Bob Denard, la vie du dernier des affreux en BD
Avec leur bande dessinée « Bob Denard, le dernier mercenaire », Olivier Jouvray et Lilas Cognet reviennent sur le destin d’un homme symbolisant à lui seul les crimes de la Françafrique à l’époque de la guerre froide et de la décolonisation.
Des comme ça, il n’en existe plus. Ou presque. Avec l’avènement des sociétés paramilitaires privées comme le groupe russe Wagner, le monde contemporain ne laisse plus guère de place aux aventuriers solitaires, imprévisibles, naviguant pour quelques valises de billets de coups d’état en coups de force, entre rébellions et troupes gouvernementales, selon le bon vouloir et les ambitions des services secrets. Acoquinés au capitalisme international, les mercenaires d’aujourd’hui n’ont plus de visage, mais ils seront bientôt côtés en bourse.

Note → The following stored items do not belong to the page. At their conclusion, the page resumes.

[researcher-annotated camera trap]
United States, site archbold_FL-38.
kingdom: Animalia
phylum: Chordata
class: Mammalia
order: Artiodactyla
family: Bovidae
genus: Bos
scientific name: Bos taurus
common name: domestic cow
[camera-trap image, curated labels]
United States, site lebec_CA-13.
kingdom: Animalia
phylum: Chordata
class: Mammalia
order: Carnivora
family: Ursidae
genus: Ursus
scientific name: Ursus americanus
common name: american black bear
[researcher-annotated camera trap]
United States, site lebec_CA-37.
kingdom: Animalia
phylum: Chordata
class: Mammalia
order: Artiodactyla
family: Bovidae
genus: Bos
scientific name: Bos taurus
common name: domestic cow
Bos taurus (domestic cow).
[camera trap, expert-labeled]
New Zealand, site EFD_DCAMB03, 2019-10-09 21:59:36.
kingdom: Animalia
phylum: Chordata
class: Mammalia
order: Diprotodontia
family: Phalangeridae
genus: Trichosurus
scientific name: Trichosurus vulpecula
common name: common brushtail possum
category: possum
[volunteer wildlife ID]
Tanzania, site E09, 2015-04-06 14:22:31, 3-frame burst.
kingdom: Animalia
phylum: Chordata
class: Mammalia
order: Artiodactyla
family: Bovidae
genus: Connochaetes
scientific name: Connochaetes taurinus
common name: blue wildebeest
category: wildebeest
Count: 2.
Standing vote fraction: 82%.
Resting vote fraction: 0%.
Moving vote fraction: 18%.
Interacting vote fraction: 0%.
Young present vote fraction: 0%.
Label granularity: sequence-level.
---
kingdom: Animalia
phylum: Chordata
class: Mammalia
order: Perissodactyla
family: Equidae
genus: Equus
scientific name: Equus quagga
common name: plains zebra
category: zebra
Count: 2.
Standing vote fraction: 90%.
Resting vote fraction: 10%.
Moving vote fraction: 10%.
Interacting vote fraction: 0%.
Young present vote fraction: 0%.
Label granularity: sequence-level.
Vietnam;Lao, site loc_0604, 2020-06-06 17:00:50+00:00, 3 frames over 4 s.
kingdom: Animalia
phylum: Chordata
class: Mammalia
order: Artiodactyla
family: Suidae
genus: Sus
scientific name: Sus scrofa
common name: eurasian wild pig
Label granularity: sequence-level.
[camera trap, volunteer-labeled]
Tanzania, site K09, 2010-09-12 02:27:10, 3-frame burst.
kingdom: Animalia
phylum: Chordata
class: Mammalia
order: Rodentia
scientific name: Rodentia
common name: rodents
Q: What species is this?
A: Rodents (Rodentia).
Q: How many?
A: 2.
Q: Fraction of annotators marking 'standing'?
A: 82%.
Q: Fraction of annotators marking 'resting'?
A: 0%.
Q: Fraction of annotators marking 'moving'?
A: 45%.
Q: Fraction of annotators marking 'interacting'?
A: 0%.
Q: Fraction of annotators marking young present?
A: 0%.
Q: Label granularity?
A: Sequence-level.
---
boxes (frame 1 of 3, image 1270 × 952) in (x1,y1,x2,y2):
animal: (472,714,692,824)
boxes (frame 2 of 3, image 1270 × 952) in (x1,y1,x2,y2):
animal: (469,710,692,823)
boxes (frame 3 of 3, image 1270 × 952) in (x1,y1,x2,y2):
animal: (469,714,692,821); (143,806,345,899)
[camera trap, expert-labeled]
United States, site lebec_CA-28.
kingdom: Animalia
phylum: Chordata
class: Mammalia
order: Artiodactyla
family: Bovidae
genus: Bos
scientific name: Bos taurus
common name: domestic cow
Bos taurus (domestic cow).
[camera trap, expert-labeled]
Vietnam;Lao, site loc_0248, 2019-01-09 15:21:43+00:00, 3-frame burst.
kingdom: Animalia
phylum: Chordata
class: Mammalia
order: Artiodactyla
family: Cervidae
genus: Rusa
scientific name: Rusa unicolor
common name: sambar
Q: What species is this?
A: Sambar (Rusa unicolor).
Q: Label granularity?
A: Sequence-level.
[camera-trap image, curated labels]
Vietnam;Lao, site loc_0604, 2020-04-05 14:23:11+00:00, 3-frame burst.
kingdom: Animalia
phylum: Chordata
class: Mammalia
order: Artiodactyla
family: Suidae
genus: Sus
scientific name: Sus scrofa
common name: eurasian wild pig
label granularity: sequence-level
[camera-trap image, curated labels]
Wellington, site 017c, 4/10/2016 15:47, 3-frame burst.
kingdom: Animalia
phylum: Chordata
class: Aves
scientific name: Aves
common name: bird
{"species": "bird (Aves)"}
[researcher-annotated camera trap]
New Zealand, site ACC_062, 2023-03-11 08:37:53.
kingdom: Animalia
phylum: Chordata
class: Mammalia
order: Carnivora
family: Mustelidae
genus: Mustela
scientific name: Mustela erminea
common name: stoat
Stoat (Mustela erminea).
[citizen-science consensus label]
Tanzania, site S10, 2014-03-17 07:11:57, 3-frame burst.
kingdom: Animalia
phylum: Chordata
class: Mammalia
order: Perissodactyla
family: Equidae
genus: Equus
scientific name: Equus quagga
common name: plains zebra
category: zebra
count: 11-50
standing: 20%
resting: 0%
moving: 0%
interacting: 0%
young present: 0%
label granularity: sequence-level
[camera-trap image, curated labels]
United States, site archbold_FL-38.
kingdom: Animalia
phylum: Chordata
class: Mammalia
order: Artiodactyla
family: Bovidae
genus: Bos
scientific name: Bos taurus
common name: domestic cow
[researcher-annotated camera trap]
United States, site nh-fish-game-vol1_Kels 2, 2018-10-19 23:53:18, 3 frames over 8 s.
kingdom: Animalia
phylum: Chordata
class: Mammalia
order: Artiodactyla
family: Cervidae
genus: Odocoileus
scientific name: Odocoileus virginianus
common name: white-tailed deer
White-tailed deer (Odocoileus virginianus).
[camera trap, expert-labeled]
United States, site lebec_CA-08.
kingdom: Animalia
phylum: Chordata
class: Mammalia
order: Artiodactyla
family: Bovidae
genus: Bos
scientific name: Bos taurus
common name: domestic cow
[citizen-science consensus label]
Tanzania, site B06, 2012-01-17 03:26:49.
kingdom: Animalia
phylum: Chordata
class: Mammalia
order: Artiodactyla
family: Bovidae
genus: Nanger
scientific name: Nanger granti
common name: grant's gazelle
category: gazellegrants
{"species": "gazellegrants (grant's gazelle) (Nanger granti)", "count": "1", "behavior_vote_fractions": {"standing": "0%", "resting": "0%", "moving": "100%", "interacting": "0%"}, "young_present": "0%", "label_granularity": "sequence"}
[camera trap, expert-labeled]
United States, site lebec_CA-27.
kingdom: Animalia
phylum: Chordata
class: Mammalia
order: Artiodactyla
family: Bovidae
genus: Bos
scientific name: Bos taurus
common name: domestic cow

Bob Denard, mercenaire à la française, appartenait à une autre époque : il était né à l’heure de la grande crise de 1929, il est mort en 2007. Entre ces deux dates, il aura navigué dans les eaux les plus troubles de la politique internationale, en compagnie de bien des marchands de mort. Retracer le parcours de Robert Denard n’était pas chose facile : homme de l’ombre finalement vaincu par la maladie d’Alzheimer, il a emporté dans la tombe bon nombre de ses secrets. Et sans doute ceux qui furent ses employeurs s’en frottent-ils les mains avec une satisfaction gourmande !
Une vie de coups tordus
Pourtant, le scénariste Olivier Jouvray et la dessinatrice Lilas Cognet ont réussi, avec leur roman graphique Bob Denard, le dernier mercenaire, à raconter en quelque 132 pages toute une vie de coups tordus sans tomber dans la caricature facile ou la condamnation univoque. L’une des raisons de cette réussite, c’est le dessin : sobre et doux au début comme à la fin pour décrire l’enfance et la vieillesse du personnage, il est exubérant et puissamment métaphorique au milieu quand le mercenaire, parvenu au sommet de sa gloire, danse avec la mort.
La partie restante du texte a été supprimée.